• DOCUMENT SEGMENT:
Are Prices Going Up or Down

By: Andrew T. Gardener, CFP®

You’ve gone grocery shopping, ordered in from your favorite local restaurant, filled up your gas tank, and maybe even gone car shopping or house-hunting. So, are prices going up or down? The answer is “yes.” According to Brian Wesbury, Chief Economist at First Trust, Covid-19 continues to bring volatility to producer prices, as both goods and services industries adapt to supply chain disruptions. Expectations were for a 0.4% increase in producer prices, but instead, a 1.8% decline in trade services more than offset rising costs for goods.

The typically volatile food and energy categories lived up to their reputations, with food prices declining 5.2% (essentially reversing the jump in May when meat processing plant shutdowns limited supply) while energy prices rose 7.7% on the back of higher gasoline costs. Strip out these volatile categories, and “core” producer prices declined 0.3% in June. Core producer prices are essentially flat over the past twelve months. Expect disruptions related to COVID-19 to continue to muddy the data over the coming months, with excess volatility in no short supply.

Dataset records
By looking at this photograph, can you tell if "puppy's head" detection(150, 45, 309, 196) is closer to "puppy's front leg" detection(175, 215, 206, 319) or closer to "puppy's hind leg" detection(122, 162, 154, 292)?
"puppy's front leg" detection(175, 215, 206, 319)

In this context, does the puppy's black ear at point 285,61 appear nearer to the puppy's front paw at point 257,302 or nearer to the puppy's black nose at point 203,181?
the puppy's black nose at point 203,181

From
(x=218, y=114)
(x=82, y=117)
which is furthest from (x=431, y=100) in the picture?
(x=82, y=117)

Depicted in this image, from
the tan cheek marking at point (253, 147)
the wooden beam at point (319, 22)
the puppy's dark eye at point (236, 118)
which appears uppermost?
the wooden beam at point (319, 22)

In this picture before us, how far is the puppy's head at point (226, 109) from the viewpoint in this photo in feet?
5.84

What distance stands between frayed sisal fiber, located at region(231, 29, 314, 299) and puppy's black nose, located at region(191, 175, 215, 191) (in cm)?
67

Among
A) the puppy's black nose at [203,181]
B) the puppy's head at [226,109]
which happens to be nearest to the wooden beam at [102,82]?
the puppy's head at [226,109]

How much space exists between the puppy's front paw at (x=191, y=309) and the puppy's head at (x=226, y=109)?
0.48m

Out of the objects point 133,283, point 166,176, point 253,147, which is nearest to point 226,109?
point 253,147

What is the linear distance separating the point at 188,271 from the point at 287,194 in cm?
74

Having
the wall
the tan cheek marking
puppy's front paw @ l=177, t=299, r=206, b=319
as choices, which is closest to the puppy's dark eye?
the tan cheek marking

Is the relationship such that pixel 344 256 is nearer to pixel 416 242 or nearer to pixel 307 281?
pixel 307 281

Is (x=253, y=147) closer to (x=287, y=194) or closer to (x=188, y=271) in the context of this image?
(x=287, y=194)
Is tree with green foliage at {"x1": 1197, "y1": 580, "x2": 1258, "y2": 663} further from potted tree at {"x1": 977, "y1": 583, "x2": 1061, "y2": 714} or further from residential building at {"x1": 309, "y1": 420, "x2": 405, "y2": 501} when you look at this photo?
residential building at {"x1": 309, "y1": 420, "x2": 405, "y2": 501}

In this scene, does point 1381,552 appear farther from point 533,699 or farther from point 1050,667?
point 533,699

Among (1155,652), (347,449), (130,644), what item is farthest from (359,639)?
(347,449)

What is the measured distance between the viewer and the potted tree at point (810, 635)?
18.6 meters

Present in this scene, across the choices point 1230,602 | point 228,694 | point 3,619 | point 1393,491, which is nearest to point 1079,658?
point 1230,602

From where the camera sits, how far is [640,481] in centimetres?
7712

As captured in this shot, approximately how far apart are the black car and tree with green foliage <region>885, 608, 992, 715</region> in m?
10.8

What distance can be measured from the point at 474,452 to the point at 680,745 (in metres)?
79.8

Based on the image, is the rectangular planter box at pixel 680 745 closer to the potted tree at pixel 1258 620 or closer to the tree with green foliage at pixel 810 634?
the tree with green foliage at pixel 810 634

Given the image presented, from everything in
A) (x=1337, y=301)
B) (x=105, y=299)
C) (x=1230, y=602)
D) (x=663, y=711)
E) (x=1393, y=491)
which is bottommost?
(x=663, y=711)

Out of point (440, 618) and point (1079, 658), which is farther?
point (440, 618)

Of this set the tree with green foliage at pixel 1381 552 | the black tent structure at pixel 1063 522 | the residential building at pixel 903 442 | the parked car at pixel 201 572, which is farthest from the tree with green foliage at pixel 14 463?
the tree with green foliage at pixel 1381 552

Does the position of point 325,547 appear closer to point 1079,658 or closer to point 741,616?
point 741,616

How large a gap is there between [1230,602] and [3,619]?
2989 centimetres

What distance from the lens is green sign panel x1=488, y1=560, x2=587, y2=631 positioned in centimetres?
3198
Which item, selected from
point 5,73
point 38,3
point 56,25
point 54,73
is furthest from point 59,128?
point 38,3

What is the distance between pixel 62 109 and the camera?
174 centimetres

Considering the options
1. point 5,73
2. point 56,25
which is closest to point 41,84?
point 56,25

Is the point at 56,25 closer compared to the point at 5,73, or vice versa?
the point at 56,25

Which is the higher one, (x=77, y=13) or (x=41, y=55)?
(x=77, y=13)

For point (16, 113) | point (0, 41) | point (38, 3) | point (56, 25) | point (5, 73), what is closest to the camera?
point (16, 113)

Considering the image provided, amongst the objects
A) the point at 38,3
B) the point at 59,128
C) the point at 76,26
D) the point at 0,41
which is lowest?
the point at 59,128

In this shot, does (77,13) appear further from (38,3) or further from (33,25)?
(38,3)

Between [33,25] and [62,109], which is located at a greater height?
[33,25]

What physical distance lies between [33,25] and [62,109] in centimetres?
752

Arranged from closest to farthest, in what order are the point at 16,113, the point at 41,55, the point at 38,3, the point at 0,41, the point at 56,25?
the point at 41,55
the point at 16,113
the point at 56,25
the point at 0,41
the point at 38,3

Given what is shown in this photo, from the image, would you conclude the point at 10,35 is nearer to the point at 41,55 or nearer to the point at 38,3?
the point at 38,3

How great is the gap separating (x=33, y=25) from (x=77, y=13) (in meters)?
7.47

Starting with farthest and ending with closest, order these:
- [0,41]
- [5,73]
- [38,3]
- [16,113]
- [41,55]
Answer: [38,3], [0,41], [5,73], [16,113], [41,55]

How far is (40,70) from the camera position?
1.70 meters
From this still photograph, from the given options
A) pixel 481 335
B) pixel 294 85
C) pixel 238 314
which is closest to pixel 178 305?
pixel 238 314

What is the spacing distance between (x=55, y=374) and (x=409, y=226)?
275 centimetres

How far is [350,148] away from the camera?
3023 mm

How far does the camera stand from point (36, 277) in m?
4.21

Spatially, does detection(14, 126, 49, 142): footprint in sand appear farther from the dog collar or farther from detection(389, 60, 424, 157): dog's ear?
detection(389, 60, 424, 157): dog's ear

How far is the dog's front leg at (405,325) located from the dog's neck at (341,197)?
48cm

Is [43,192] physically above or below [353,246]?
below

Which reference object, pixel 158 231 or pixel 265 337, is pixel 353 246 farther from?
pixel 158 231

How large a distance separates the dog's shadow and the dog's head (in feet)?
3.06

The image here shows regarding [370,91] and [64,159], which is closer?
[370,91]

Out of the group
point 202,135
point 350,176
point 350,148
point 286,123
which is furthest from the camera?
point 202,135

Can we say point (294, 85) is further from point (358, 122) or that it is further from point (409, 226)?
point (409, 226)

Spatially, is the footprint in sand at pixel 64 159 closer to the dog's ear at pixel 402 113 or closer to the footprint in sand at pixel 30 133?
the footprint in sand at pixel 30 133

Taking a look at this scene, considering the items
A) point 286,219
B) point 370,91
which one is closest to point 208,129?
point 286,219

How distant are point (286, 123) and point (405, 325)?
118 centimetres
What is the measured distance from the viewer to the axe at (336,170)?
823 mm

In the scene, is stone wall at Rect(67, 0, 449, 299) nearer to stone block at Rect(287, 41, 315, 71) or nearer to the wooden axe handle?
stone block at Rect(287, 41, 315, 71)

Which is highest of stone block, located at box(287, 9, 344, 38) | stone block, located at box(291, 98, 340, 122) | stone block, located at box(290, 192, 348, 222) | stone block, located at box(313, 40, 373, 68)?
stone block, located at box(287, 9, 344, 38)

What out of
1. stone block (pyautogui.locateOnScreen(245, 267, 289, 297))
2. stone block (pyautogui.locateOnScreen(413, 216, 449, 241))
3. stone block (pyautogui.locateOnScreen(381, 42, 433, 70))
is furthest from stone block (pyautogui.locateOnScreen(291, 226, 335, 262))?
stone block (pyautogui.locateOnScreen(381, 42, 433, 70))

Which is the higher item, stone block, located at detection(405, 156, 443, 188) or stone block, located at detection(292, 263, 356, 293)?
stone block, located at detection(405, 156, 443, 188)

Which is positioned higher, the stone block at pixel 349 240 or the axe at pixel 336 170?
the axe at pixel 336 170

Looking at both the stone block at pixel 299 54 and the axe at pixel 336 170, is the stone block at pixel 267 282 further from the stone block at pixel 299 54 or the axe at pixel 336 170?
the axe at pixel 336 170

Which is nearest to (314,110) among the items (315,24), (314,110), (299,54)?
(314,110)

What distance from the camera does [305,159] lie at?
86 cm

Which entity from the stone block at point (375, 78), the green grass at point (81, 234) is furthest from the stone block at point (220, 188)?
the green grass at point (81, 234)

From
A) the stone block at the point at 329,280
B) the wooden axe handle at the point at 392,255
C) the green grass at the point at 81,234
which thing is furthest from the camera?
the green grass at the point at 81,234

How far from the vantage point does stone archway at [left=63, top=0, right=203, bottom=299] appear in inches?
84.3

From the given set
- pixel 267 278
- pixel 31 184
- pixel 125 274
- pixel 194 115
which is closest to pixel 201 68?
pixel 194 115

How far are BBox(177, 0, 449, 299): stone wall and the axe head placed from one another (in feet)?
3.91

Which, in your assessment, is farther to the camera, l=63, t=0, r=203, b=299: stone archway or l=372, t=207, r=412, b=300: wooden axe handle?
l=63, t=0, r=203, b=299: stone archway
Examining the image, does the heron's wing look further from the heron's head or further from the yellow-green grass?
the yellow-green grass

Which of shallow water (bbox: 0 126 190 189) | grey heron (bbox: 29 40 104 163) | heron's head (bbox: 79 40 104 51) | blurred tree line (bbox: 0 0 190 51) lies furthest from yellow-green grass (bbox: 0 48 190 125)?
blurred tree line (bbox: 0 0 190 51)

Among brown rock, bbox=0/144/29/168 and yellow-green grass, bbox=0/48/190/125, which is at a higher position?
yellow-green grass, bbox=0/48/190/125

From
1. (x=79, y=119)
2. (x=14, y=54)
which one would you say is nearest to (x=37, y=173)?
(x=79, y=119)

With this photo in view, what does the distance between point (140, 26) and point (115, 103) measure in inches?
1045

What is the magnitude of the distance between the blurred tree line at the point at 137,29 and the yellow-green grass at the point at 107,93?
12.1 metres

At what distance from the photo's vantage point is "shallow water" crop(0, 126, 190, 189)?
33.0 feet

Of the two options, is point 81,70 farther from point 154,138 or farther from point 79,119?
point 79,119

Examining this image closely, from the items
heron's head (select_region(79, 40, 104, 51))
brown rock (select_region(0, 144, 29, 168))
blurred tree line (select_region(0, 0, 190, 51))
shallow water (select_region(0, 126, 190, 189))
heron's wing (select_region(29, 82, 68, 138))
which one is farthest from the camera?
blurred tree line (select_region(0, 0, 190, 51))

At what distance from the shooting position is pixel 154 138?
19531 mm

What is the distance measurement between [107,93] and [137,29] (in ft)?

• EXERCISE REQUIREMENTS:
**1)** Copy word for word the part of the article on producer prices between "The typically volatile" and "no short supply.", inclusive.
**2)** Write the next part of the article on producer prices, continuing from its last sentence.

• ANSWER LIST:
**1)**
The typically volatile food and energy categories lived up to their reputations, with food prices declining 5.2% (essentially reversing the jump in May when meat processing plant shutdowns limited supply) while energy prices rose 7.7% on the back of higher gasoline costs. Strip out these volatile categories, and “core” producer prices declined 0.3% in June. Core producer prices are essentially flat over the past twelve months. Expect disruptions related to COVID-19 to continue to muddy the data over the coming months, with excess volatility in no short supply.

**2)**
Once the dust finally settles – and it eventually will – we expect inflation to trend back toward 2% and then higher. The Federal Reserve is loose and, as it has made abundantly clear, plans to stay that way for the foreseeable future. Meanwhile, a combination of businesses operating at limited capacity and unusually generous unemployment benefits remain a headwind to economic activity. The result will eventually be too much money chasing too few goods, meaning higher – but not likely hyperinflation.